Chicken wings aren’t something I thing about eating very often, but I dearly love them. They are one of those foods that I always link with good times, like the Super Bowl.
I love chewing on the tips and bones until there is absolutely nothing left. Sadly, it is becoming increasingly difficult to buy wings with the wing tips included… Such was the case when I set out to purchase wings for Super Bowl snacking and had to settle on just drummies. They are still good, but just not the same. Cooking wings can be a greasy mess, so I try and keep the process as simple as possible. Here’s my Buffalo wings solution. I brine the wings overnight and precook them ahead. When ready to eat, it’s a simple matter of gathering everything together and finishing them on the grill or in a hot oven. The most important trick to their success is to saturate them well with wing sauce while they are as hot as possible. It soaks in and does not make them soggy.
I especially like homemade blue cheese dressing with the wings, but any will work. It is the perfect balance with their hot spiciness, as well as an excellent dip with crunchy celery and broccoli. With just a few vegetables thrown in, somehow we can believe we are eating healthy.

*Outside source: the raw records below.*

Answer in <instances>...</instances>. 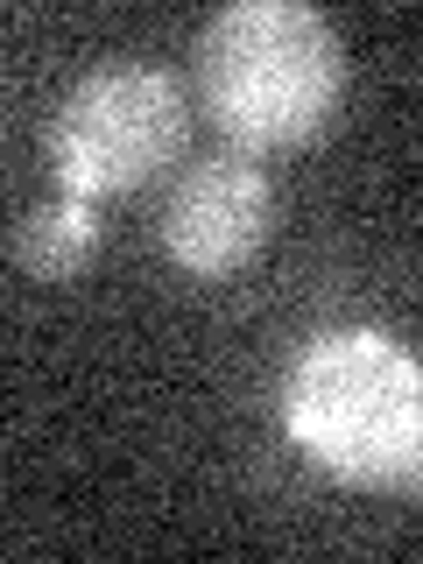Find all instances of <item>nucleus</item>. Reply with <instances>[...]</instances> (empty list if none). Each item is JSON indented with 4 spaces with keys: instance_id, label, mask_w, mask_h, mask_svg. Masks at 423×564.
Returning <instances> with one entry per match:
<instances>
[{
    "instance_id": "nucleus-5",
    "label": "nucleus",
    "mask_w": 423,
    "mask_h": 564,
    "mask_svg": "<svg viewBox=\"0 0 423 564\" xmlns=\"http://www.w3.org/2000/svg\"><path fill=\"white\" fill-rule=\"evenodd\" d=\"M93 254H99V219H93L85 198L35 205V212L14 219V234H8V261L22 275H35V282H64V275L93 269Z\"/></svg>"
},
{
    "instance_id": "nucleus-2",
    "label": "nucleus",
    "mask_w": 423,
    "mask_h": 564,
    "mask_svg": "<svg viewBox=\"0 0 423 564\" xmlns=\"http://www.w3.org/2000/svg\"><path fill=\"white\" fill-rule=\"evenodd\" d=\"M290 437L352 487L423 494V367L381 332H325L282 381Z\"/></svg>"
},
{
    "instance_id": "nucleus-1",
    "label": "nucleus",
    "mask_w": 423,
    "mask_h": 564,
    "mask_svg": "<svg viewBox=\"0 0 423 564\" xmlns=\"http://www.w3.org/2000/svg\"><path fill=\"white\" fill-rule=\"evenodd\" d=\"M198 106L247 155L304 149L346 99V50L304 0H234L191 43Z\"/></svg>"
},
{
    "instance_id": "nucleus-3",
    "label": "nucleus",
    "mask_w": 423,
    "mask_h": 564,
    "mask_svg": "<svg viewBox=\"0 0 423 564\" xmlns=\"http://www.w3.org/2000/svg\"><path fill=\"white\" fill-rule=\"evenodd\" d=\"M191 134V99L170 70L155 64H99L57 99L43 128L50 170H57L64 198H120L141 191L155 170L176 163Z\"/></svg>"
},
{
    "instance_id": "nucleus-4",
    "label": "nucleus",
    "mask_w": 423,
    "mask_h": 564,
    "mask_svg": "<svg viewBox=\"0 0 423 564\" xmlns=\"http://www.w3.org/2000/svg\"><path fill=\"white\" fill-rule=\"evenodd\" d=\"M269 219H275V198H269V176L254 170V155H205L163 198V254L198 282L234 275L269 240Z\"/></svg>"
}]
</instances>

For an add-on, serve these with the smashed creamer potatoes mentioned in the previous blog entry. Enjoy, because it wouldn’t be Super Bowl without wings.
Buffalo Chicken Wings
2 lbs. chicken wings, or more, cut at elbow; rinsed well
2 tsp. salt
1 clove garlic, crushed
water to cover
1 part butter
1 clove garlic, crushed
3 parts favorite hot sauce
soy sauce, to taste
- In a sealable container or zip lock bag, combine the salt and enough warm water to dissolve, add the garlic and water to cool. Add the wings and water to cover. Let stand overnight in brine. The next day, drain and air dry.
- Preheat oven to 450° and line baking sheet with foil. Precook the wings for 30-45 minutes until they begin to color. Set aside until ready to finish.
- For sauce, melt the butter, add the garlic and sauté 2 minutes, add the hot sauce and adjust flavors with a bit of soy sauce and vinegar. Set aside until ready to finish.
- Finish the wings on the grill or in 450°oven for approximately 15-20 minutes, until well browned and crisp, turning as needed. While hot, toss the wings with sauce and serve.
Traditionally served with celery stick and other fresh vegetables and blue cheese dressing. Serves 6.